A more generic, all-encompassing solution is H-Sphere from Sitive Software, which covers multiple server platforms and products. This makes sense if you're offering Exchange as one of a bundle of possible server items, although Exchange server support is not enabled by default and has to be added manually.
Existing Exchange customers
Migrating existing Exchange customers from 2003 to 2007 can be summed up in two words: Be careful. Wherever and however you can, make sure that customers are in the loop at all times—that they know what stage of the migration they're at, what kind of work will be involved to get them moved over, and how long they are likely to remain in transition. Migrating from Exchange 2003 to 2007 makes it possible to keep things running during the transition, so it's typically possible to migrate without incurring a lot of downtime.

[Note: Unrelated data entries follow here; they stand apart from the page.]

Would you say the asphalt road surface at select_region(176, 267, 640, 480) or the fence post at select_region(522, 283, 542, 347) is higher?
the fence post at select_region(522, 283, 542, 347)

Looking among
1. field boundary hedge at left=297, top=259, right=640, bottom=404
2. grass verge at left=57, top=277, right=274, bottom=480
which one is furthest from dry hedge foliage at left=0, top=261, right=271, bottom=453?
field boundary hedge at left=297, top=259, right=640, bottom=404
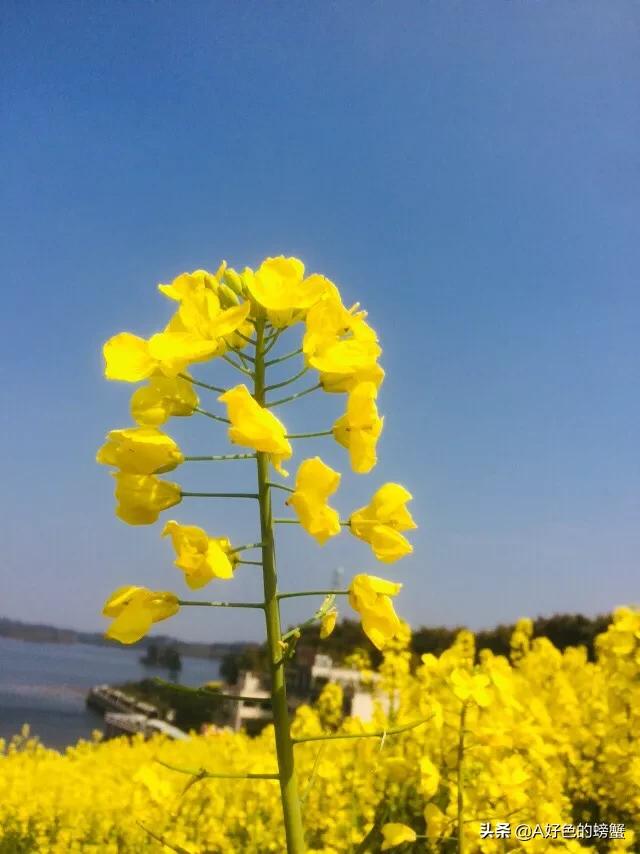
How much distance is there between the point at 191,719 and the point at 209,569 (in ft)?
45.0

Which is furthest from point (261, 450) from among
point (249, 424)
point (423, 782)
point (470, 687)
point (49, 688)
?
point (49, 688)

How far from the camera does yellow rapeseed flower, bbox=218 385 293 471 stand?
1.22m

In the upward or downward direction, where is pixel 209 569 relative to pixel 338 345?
downward

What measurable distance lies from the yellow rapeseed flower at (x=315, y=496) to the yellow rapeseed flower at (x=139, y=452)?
0.22 meters

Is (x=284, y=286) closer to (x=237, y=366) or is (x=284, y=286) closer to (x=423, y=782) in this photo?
(x=237, y=366)

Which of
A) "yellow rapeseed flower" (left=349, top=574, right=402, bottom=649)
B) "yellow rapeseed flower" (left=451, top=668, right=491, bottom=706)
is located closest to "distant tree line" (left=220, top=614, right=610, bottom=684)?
"yellow rapeseed flower" (left=451, top=668, right=491, bottom=706)

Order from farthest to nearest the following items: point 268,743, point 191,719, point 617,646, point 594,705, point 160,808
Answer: point 191,719
point 268,743
point 594,705
point 160,808
point 617,646

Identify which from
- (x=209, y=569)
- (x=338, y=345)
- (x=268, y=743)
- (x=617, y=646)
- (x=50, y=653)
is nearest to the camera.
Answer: (x=209, y=569)

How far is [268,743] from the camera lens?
23.1 ft

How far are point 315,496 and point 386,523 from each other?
0.20m

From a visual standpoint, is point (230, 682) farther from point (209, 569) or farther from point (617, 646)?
point (209, 569)

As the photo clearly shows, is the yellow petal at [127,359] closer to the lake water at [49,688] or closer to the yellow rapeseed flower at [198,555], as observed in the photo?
the yellow rapeseed flower at [198,555]

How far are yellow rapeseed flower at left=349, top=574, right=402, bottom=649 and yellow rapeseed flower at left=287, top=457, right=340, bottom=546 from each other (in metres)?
0.16

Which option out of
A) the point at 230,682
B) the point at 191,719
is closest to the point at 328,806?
the point at 191,719
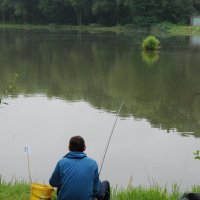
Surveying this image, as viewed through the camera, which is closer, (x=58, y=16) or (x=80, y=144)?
(x=80, y=144)

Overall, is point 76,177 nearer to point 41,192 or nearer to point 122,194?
point 41,192

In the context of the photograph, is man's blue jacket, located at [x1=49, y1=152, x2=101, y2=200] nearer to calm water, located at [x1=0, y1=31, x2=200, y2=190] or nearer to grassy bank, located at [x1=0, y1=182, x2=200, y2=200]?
grassy bank, located at [x1=0, y1=182, x2=200, y2=200]

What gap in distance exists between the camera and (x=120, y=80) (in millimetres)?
19562

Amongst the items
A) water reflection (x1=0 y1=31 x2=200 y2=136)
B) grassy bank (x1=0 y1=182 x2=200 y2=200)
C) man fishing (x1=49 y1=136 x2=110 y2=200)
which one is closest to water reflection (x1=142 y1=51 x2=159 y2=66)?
water reflection (x1=0 y1=31 x2=200 y2=136)

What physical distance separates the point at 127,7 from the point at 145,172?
62696 mm

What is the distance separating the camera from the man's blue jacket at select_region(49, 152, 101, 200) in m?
4.78

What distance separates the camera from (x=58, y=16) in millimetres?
74750

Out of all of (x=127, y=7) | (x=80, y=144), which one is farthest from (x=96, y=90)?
(x=127, y=7)

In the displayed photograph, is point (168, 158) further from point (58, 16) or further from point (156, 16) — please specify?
point (58, 16)

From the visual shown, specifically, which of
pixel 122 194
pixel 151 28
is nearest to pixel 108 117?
pixel 122 194

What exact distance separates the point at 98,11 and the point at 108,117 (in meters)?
57.4

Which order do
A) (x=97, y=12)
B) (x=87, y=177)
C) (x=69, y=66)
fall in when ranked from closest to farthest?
(x=87, y=177) < (x=69, y=66) < (x=97, y=12)

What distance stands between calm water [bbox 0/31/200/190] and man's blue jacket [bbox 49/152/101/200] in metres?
1.63

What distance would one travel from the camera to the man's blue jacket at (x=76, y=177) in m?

One thing you'll want to have in hand is live usage statistics for your customers, compiled over a couple of months. This will give you the best possible idea of when to do things like physically move mailboxes between Exchange systems so the least amount of impact on users is incurred. For instance, if you have a given customer who has the majority of their workforce in other time zones, you'll need to respect that whenever possible.
The above-linked article is a key Microsoft document on how to make the transition to 2007 as seamlessly as possible, and also references several other documents—among them information about how to move between single or multiple forests. You'll want to get to know this material intimately depending on how your Exchange offerings are assembled, since no two resellers have similar configurations.
I also strongly recommend these notes from the MS Exchange Team's blog, which talk about things like logging (you can now generate XML reports from mailbox move actions), prevalidation, the various ways the mailbox movements can be accomplished, and so on. (Using PowerShell to script as much of the move as possible and make it an automatic process is strongly recommended.) Also be wary of any circumstances in the new Exchange 2007 setup that might break single-instance storage when you move. If you're reselling Exchange with fixed storage caps, breaking SIS may cause the amount of space taken up by your customers' data to increase dramatically—much to their chagrin as well as yours.